Saved entries
· · · · · · ·

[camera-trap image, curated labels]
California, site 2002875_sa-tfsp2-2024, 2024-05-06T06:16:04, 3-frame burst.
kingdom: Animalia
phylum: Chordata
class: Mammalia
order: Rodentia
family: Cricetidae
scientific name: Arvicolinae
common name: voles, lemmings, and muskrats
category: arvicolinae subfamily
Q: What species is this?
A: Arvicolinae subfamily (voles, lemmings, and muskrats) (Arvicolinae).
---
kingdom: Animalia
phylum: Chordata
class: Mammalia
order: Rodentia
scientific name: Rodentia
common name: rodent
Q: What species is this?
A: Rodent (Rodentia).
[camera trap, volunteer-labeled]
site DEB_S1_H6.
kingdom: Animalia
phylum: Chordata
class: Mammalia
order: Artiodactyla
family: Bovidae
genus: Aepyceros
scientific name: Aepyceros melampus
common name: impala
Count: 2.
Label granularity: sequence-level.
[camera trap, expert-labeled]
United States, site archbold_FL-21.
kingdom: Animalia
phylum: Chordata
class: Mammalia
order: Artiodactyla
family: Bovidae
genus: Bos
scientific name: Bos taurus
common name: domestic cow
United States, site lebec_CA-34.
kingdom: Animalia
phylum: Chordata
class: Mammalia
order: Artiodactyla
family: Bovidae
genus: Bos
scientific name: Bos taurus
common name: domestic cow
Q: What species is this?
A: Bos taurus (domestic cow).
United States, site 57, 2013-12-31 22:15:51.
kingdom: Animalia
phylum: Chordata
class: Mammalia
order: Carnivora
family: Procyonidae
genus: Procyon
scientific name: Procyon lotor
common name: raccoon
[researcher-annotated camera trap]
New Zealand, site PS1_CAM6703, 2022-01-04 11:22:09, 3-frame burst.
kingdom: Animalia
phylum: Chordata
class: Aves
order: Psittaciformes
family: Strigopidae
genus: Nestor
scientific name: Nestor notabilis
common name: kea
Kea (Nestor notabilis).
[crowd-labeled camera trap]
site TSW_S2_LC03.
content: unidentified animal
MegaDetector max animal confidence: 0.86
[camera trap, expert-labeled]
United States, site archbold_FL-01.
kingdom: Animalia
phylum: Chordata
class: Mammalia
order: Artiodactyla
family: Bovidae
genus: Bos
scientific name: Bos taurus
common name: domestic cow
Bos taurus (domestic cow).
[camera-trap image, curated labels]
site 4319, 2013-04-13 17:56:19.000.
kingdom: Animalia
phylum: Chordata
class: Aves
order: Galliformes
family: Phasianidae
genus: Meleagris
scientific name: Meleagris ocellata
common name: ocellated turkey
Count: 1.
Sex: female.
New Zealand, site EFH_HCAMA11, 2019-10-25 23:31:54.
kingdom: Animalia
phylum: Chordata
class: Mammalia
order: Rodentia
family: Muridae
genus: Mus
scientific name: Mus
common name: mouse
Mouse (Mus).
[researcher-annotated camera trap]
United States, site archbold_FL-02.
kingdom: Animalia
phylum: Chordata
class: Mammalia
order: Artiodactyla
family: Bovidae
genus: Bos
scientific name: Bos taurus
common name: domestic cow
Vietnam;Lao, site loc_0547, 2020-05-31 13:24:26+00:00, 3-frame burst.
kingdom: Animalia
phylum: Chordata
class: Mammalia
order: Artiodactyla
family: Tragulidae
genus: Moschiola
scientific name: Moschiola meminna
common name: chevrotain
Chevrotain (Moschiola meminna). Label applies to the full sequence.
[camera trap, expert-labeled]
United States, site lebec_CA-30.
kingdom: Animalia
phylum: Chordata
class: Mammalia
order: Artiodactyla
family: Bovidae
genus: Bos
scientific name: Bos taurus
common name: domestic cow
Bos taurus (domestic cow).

· · · · · · ·

_WHAT IS REQUIRED:_ Having read the entries, output all of them verbatim.

_SOLUTION:_
[camera-trap image, curated labels]
California, site 2002875_sa-tfsp2-2024, 2024-05-06T06:16:04, 3-frame burst.
kingdom: Animalia
phylum: Chordata
class: Mammalia
order: Rodentia
family: Cricetidae
scientific name: Arvicolinae
common name: voles, lemmings, and muskrats
category: arvicolinae subfamily
Q: What species is this?
A: Arvicolinae subfamily (voles, lemmings, and muskrats) (Arvicolinae).
---
kingdom: Animalia
phylum: Chordata
class: Mammalia
order: Rodentia
scientific name: Rodentia
common name: rodent
Q: What species is this?
A: Rodent (Rodentia).
[camera trap, volunteer-labeled]
site DEB_S1_H6.
kingdom: Animalia
phylum: Chordata
class: Mammalia
order: Artiodactyla
family: Bovidae
genus: Aepyceros
scientific name: Aepyceros melampus
common name: impala
Count: 2.
Label granularity: sequence-level.
[camera trap, expert-labeled]
United States, site archbold_FL-21.
kingdom: Animalia
phylum: Chordata
class: Mammalia
order: Artiodactyla
family: Bovidae
genus: Bos
scientific name: Bos taurus
common name: domestic cow
United States, site lebec_CA-34.
kingdom: Animalia
phylum: Chordata
class: Mammalia
order: Artiodactyla
family: Bovidae
genus: Bos
scientific name: Bos taurus
common name: domestic cow
Q: What species is this?
A: Bos taurus (domestic cow).
United States, site 57, 2013-12-31 22:15:51.
kingdom: Animalia
phylum: Chordata
class: Mammalia
order: Carnivora
family: Procyonidae
genus: Procyon
scientific name: Procyon lotor
common name: raccoon
[researcher-annotated camera trap]
New Zealand, site PS1_CAM6703, 2022-01-04 11:22:09, 3-frame burst.
kingdom: Animalia
phylum: Chordata
class: Aves
order: Psittaciformes
family: Strigopidae
genus: Nestor
scientific name: Nestor notabilis
common name: kea
Kea (Nestor notabilis).
[crowd-labeled camera trap]
site TSW_S2_LC03.
content: unidentified animal
MegaDetector max animal confidence: 0.86
[camera trap, expert-labeled]
United States, site archbold_FL-01.
kingdom: Animalia
phylum: Chordata
class: Mammalia
order: Artiodactyla
family: Bovidae
genus: Bos
scientific name: Bos taurus
common name: domestic cow
Bos taurus (domestic cow).
[camera-trap image, curated labels]
site 4319, 2013-04-13 17:56:19.000.
kingdom: Animalia
phylum: Chordata
class: Aves
order: Galliformes
family: Phasianidae
genus: Meleagris
scientific name: Meleagris ocellata
common name: ocellated turkey
Count: 1.
Sex: female.
New Zealand, site EFH_HCAMA11, 2019-10-25 23:31:54.
kingdom: Animalia
phylum: Chordata
class: Mammalia
order: Rodentia
family: Muridae
genus: Mus
scientific name: Mus
common name: mouse
Mouse (Mus).
[researcher-annotated camera trap]
United States, site archbold_FL-02.
kingdom: Animalia
phylum: Chordata
class: Mammalia
order: Artiodactyla
family: Bovidae
genus: Bos
scientific name: Bos taurus
common name: domestic cow
Vietnam;Lao, site loc_0547, 2020-05-31 13:24:26+00:00, 3-frame burst.
kingdom: Animalia
phylum: Chordata
class: Mammalia
order: Artiodactyla
family: Tragulidae
genus: Moschiola
scientific name: Moschiola meminna
common name: chevrotain
Chevrotain (Moschiola meminna). Label applies to the full sequence.
[camera trap, expert-labeled]
United States, site lebec_CA-30.
kingdom: Animalia
phylum: Chordata
class: Mammalia
order: Artiodactyla
family: Bovidae
genus: Bos
scientific name: Bos taurus
common name: domestic cow
Bos taurus (domestic cow).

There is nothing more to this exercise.